The Northeast Corridor, where the derailment took place, is the most heavily traveled Amtrak route. More than 8 million riders on the Northeast Regional in 2012, along with 3.4 million additional riders taking the Acela Express that same year.

Before Tuesday’s derailment — and again, we don’t yet know the cause — advocates were calling for significant investment in America’s aging railway infrastructure. As National Journal reported in April, the House of Representatives recently agreed to fund Amtrak for the next four years at a rate of $1.4 billion per year (a House committee actually voted to cut that amount to $1.1 billion on Wednesday afternoon). China, meanwhile, is spending $128 billion on rail this year alone.

And Amtrak railways need significant repair. 60 Minutes recently chatted with Amtrak President and CEO Joe Boardman, who shared the story of the Portal Bridge, which carries 500 trains per day over the Hackensack River in New Jersey. Based on a design from the 1840s, the bridge was obsolete shortly after it opened in 1910.  Boardman called it the “Achilles heel” of the Northeast Corridor.

But as the turnout on Capitol Hill today shows, it isn’t a lack of awareness that is preventing action. Prominent officials from both parties are actively sounding the alarm about infrastructure, including Transportation Secretary Anthony Foxx, former Transportation Secretary Ray LaHood and former Pennsylvania Gov. Ed Rendell. Vice President Joe Biden is perhaps the biggest cheerleader for infrastructure investment.

And just today, Democratic New York Mayor Bill de Blasio and Republican Oklahoma City Mayor Mick Cornett co-bylined an op-ed published in the New York Times explaining how ignoring our infrastructure is holding cities back — even though the demand for significant investment is there:

“Transit ridership is at record highs, with 10.8 billion trips in 2014. Meanwhile, in the 102 largest metropolitan regions, motorists take more than 200 million trips every day across deficient bridges. Freight volumes are expected to increase by 24 percent in the next seven years. Federal investment has not kept pace with this demand, resulting in an outdated, overburdened surface transportation system that is ill equipped to handle current, let alone future, need. Spending on infrastructure in the United States has sunk to 1.7 percent of gross domestic product, a 20-year low.”

So where do things stand on Capitol Hill?

The Highway Trust Fund, which provides funding for infrastructure projects, is set to expire at the end of the month. Congress is expected to pass a temporary fix to keep it going in the short-term until a long-term solution is reached.

By repeatedly kicking the can on infrastructure, Congress is leaving millions of good-paying jobs on the table. More than 2.5 million new jobs would be created by a long-term transportation bill worth $114 billion annually.
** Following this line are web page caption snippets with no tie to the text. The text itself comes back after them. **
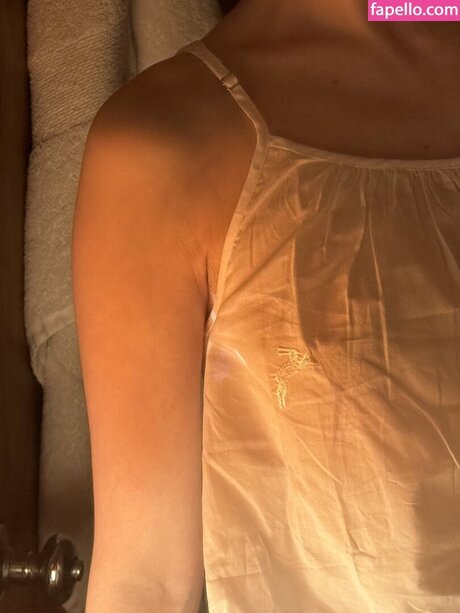 zoeplzshutup onlyfans nudes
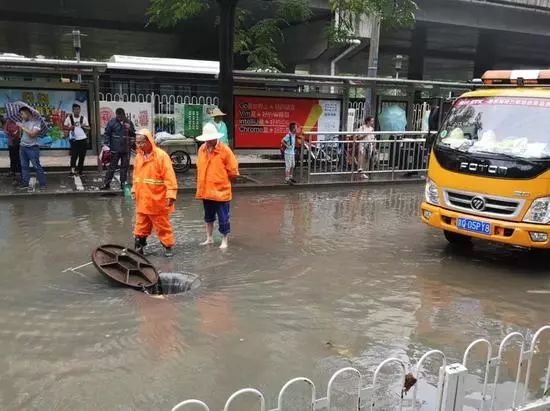 人民日報:蕭敬騰不休息 我們的城市如何避雨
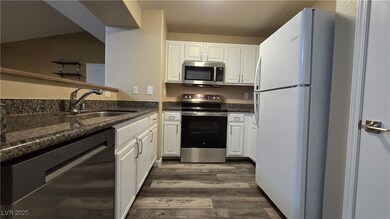 555 E Silverado Ranch Blvd unit 2064, Las Vegas, NV 89183 - photo 3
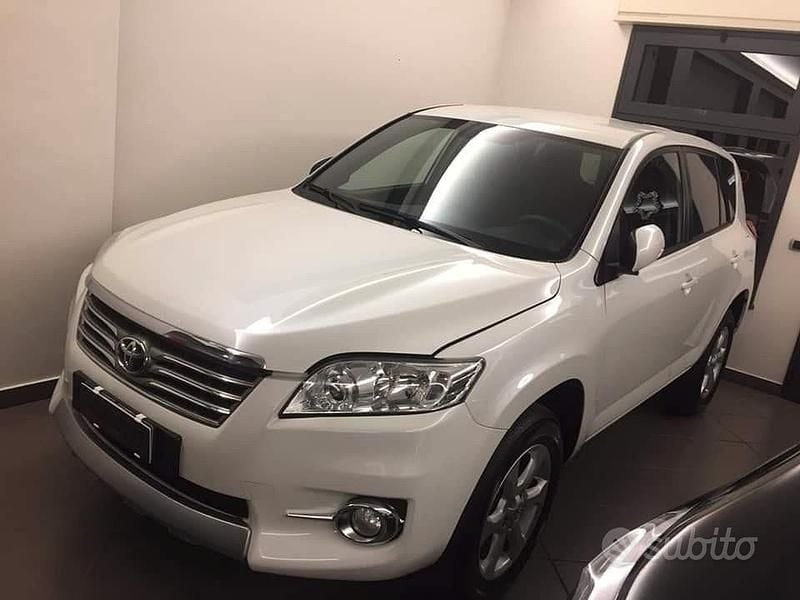 Usata Toyota RAV4 150 CV (110 kW) 2011 Bianco SUV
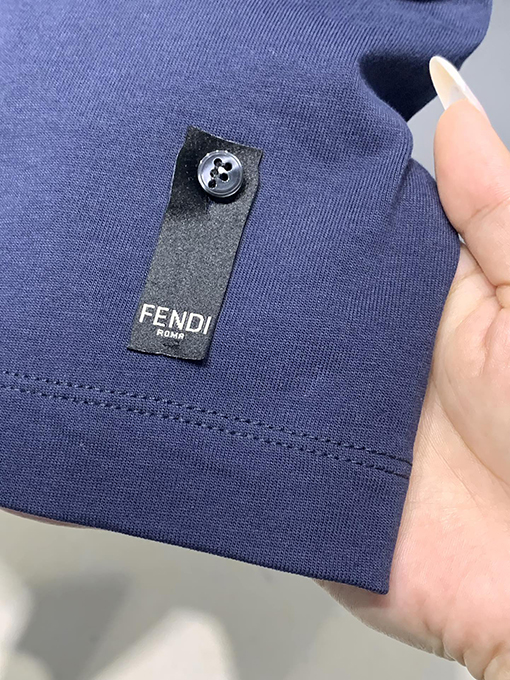 フェンディコピー新しいクラブロゴ刺繍Tシャツ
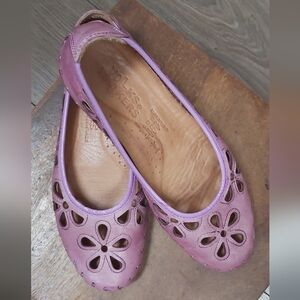 Volks Walkers floral leather flats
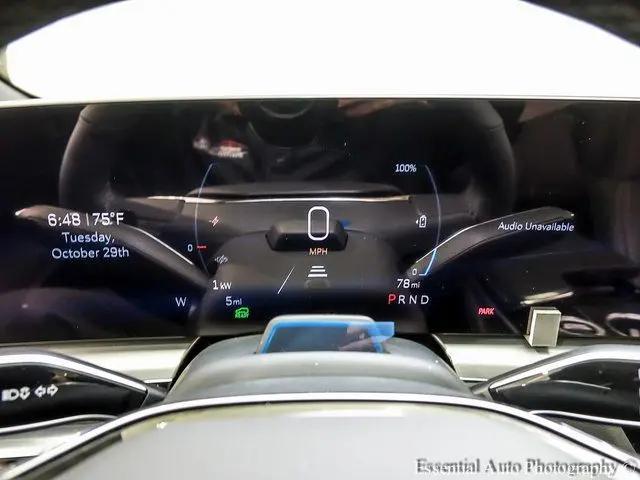 2025 Cadillac iQ Luxury w/1SD
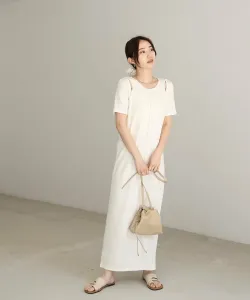 Платье с короткими рукавами, выполненное в ребристой вязке, с многослойным кроем.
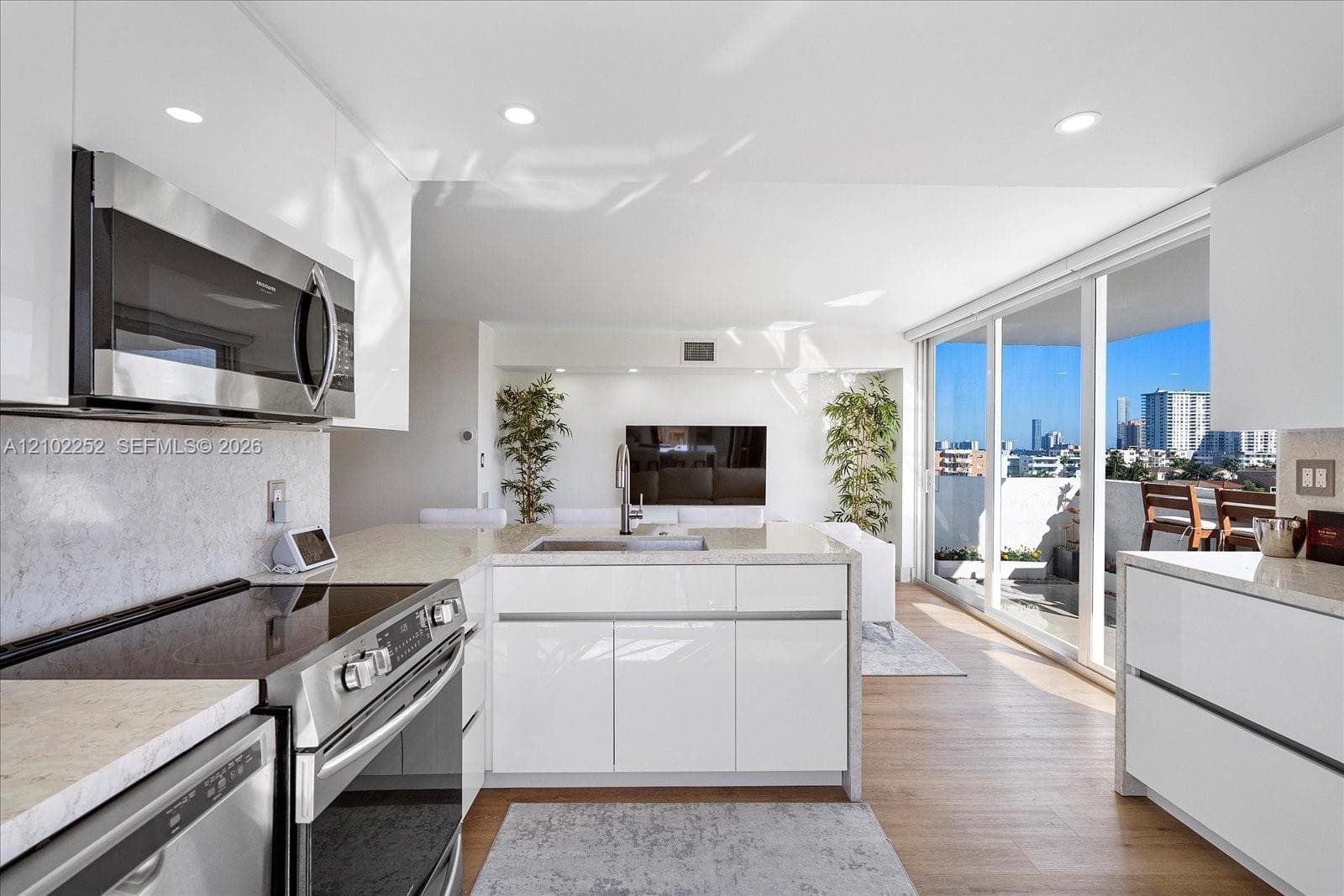 CORAL ISLE EAST CONDO · #701 in North Miami Beach - Photo 15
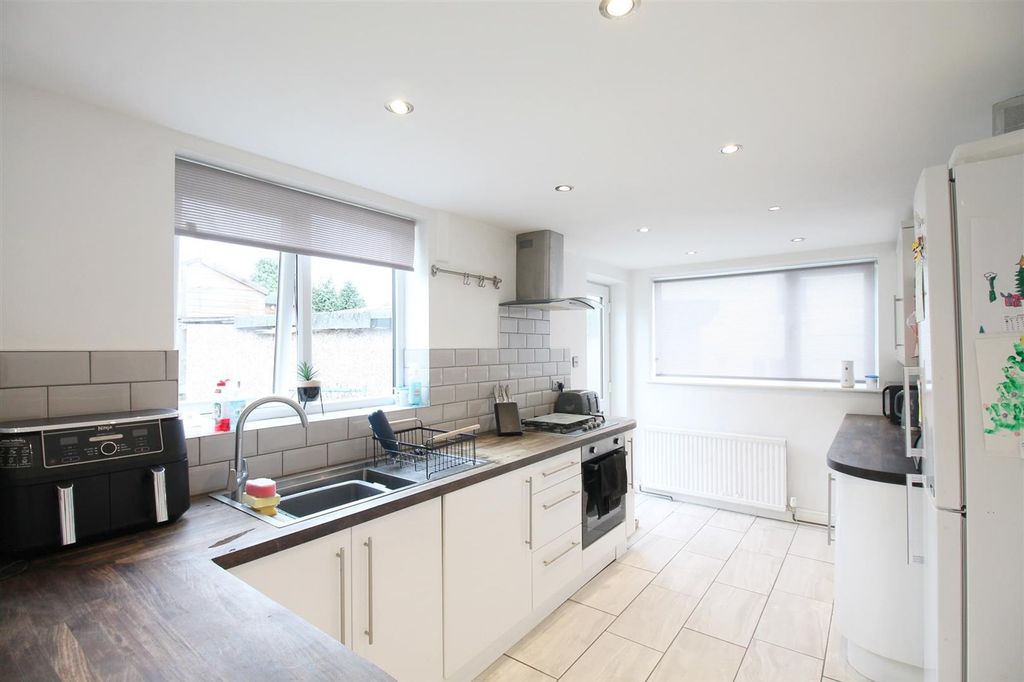 Property photo 3 of 14 Kitchen/Diner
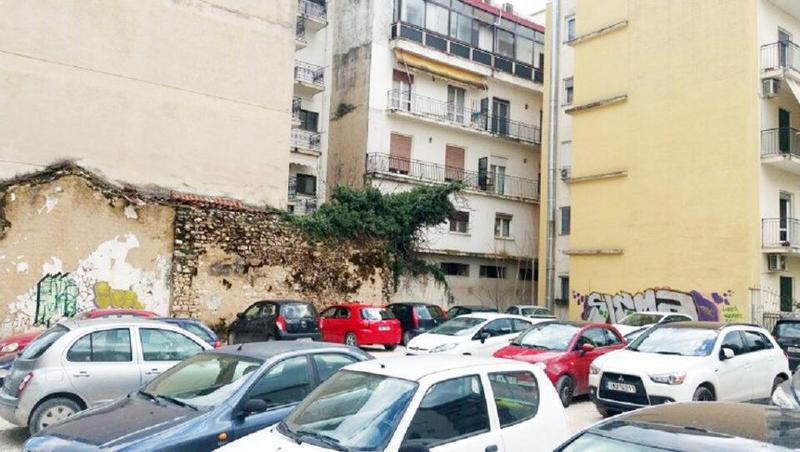 stratiotikoi foyrnoi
Each $1 billion in infrastructure investment creates more than 21,000 new jobs.

“These kinds of infrastructure jobs create a virtuous cycle,” Biden noted on Monday. “First of all, they attract and retain business. Secondly — and these are good, middle-class paying jobs, you actually can raise a family on them — it creates and supports millions of jobs.”

And while we wait for real action from Capitol Hill, more than one in five U.S. bridges is considered structurally deficient, one in five roads is in poor condition, and our railways, airports, transit systems, pipelines and ports all continue to deteriorate.